# Diffusion Models History

## 1. What Are Diffusion Models?
- A family of generative models used mainly for image generation.
- They learn by **adding noise** to images step by step, then **learning to reverse** this noise to recreate clean images.
- Modern text-to-image systems (Stable Diffusion, DALL-E 2, Midjourney, Imagen) use this technique.
- They outperform VAEs, GANs, and PixelCNN due to higher stability and better image quality.

---

## 2. Intuition Behind Diffusion Models
- Think of a drop of ink diffusing in water: structure slowly disappears into noise.
- Diffusion models imitate this:
  - Clean image → corrupted with noise → becomes pure Gaussian noise.
  - The model then learns the **reverse process**: noise → structure → final image.

---

## 3. Main Applications
- Image generation.
- Inpainting (restoring missing regions).
- Super-resolution.
- Extensions to audio, molecules, and 3D generation.

---

# History and Theory (Simplified)

## 4. Two Independent Origins

### A. Physics-Inspired Diffusion (Sohl-Dickstein et al., 2015)
- Modeled data corruption as physical diffusion.
- Transform data into noise, then reverse the process.
- Required modeling probability densities with normalization constants, which is computationally difficult.

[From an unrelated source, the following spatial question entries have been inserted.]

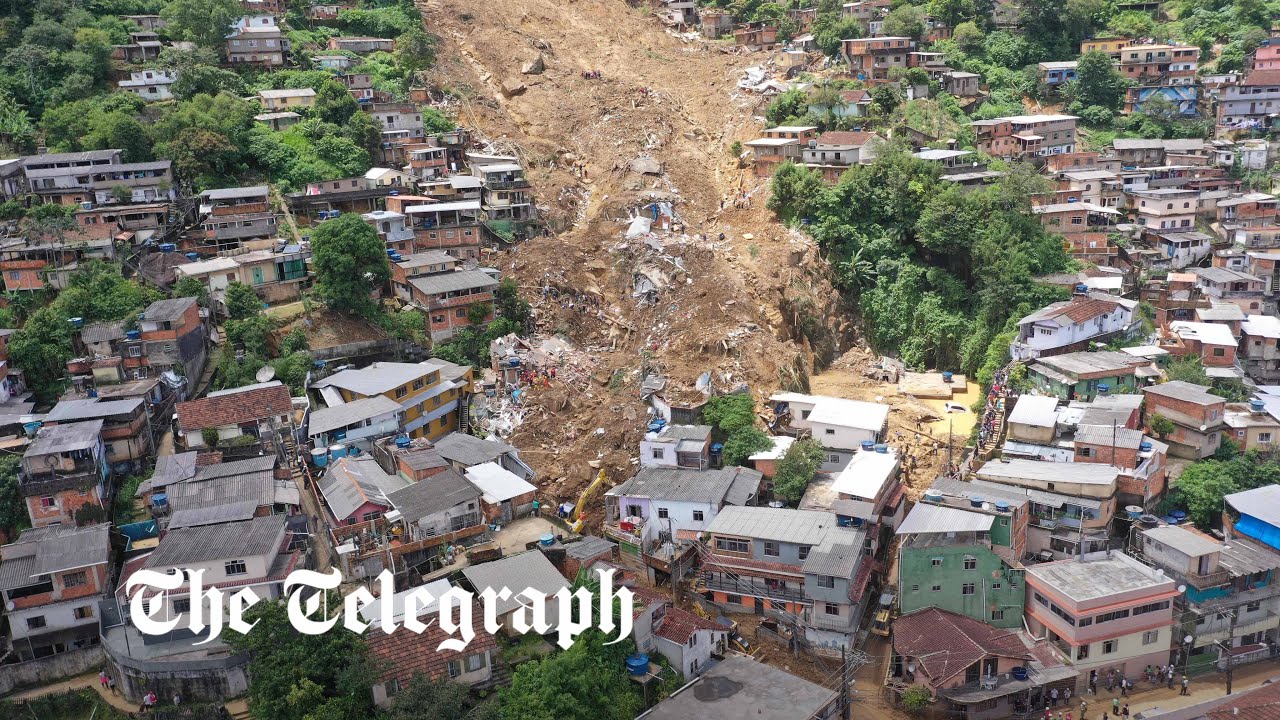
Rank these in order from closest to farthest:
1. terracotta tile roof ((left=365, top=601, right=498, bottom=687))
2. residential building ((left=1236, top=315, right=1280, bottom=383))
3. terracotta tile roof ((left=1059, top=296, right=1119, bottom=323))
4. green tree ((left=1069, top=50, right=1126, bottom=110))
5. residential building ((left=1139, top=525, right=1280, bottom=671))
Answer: terracotta tile roof ((left=365, top=601, right=498, bottom=687))
residential building ((left=1139, top=525, right=1280, bottom=671))
terracotta tile roof ((left=1059, top=296, right=1119, bottom=323))
residential building ((left=1236, top=315, right=1280, bottom=383))
green tree ((left=1069, top=50, right=1126, bottom=110))

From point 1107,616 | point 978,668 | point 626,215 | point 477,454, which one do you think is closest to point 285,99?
point 626,215

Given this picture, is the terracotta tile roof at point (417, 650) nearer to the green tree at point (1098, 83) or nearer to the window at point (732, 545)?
the window at point (732, 545)

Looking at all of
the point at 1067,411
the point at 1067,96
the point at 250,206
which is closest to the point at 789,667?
the point at 1067,411

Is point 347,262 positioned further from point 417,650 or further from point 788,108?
point 788,108

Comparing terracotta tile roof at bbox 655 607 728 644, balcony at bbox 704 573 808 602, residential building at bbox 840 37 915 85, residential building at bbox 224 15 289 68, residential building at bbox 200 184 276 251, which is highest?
residential building at bbox 224 15 289 68

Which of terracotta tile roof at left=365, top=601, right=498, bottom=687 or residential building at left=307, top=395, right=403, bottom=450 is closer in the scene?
terracotta tile roof at left=365, top=601, right=498, bottom=687

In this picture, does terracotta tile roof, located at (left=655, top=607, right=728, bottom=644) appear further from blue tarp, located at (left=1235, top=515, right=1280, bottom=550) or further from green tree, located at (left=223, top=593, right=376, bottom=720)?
blue tarp, located at (left=1235, top=515, right=1280, bottom=550)

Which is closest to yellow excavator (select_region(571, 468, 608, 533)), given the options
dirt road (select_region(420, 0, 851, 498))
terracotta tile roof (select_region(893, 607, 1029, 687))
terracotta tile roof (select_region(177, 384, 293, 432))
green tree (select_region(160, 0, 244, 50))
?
dirt road (select_region(420, 0, 851, 498))
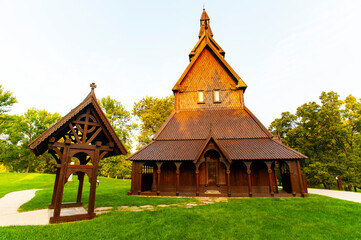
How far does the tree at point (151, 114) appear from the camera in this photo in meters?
33.1

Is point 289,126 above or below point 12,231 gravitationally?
above

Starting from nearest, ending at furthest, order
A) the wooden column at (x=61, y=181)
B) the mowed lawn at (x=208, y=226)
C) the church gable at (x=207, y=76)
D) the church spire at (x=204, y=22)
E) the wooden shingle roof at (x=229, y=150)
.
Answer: the mowed lawn at (x=208, y=226) → the wooden column at (x=61, y=181) → the wooden shingle roof at (x=229, y=150) → the church gable at (x=207, y=76) → the church spire at (x=204, y=22)

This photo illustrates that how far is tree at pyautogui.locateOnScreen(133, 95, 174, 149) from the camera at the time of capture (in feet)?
109

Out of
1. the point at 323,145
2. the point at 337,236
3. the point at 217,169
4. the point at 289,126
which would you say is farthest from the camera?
the point at 289,126

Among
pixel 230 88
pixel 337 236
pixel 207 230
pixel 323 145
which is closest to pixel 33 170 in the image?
pixel 230 88

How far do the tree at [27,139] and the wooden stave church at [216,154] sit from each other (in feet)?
129

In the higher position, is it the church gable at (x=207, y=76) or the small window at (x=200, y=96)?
the church gable at (x=207, y=76)

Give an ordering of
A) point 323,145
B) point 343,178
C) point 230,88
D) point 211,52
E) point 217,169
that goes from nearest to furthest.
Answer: point 217,169
point 230,88
point 211,52
point 343,178
point 323,145

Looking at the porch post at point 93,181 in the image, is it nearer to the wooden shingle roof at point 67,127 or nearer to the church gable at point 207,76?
Result: the wooden shingle roof at point 67,127

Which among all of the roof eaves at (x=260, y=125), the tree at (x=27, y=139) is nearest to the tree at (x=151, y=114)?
the roof eaves at (x=260, y=125)

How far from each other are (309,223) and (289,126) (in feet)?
114

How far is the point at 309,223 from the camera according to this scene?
6430mm

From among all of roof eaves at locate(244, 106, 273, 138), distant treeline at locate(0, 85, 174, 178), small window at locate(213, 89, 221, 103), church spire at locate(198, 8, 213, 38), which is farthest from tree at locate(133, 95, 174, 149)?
roof eaves at locate(244, 106, 273, 138)

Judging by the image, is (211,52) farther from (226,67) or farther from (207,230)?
(207,230)
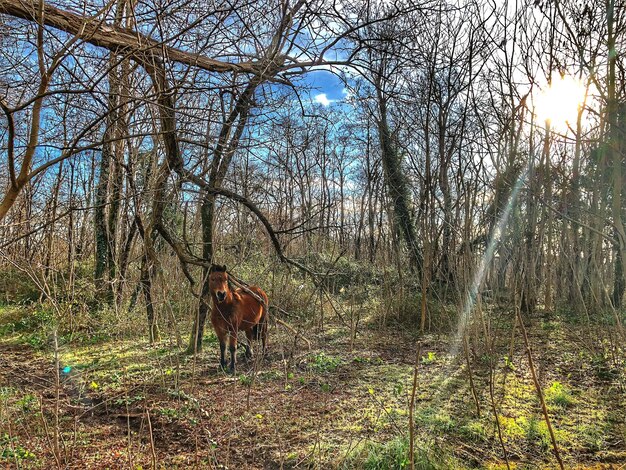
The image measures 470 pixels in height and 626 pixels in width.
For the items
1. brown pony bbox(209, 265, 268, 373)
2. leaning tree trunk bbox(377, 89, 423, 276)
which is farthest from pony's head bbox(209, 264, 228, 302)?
leaning tree trunk bbox(377, 89, 423, 276)

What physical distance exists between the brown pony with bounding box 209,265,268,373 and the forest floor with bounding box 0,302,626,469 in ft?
1.31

### B. Score-Based Models (Song & Ermon, 2019)
- Modeled the **score**:  
  $$s_\theta(x) = \nabla_x \log p_\theta(x)$$
- Avoided computing normalization constants.
- Used Gaussian perturbations and Langevin dynamics.
- These ideas later unified with diffusion theory.

---

## 5. DDPMs (2020–2021): The Breakthrough
- Ho et al. (2020) introduced **Denoising Diffusion Probabilistic Models (DDPMs)**.
- Showed diffusion can match or outperform GANs.
- The model predicts noise instead of pixels.
- Dhariwal & Nichol (2021): “Diffusion Models Beat GANs”.

---

## 6. Latent Diffusion (Stable Diffusion, 2022)
- Instead of diffusing in pixel space, diffusion is performed in latent space.
- Reduces computation, enabling fast and efficient image generation.
- Allowed wide adoption in creative applications.

---

# How Diffusion Models Work (Simplified)

## 7. Three Main Stages
1. **Forward Process (Noise Addition)**  
   Adds Gaussian noise over \(T\) steps until the image becomes pure noise.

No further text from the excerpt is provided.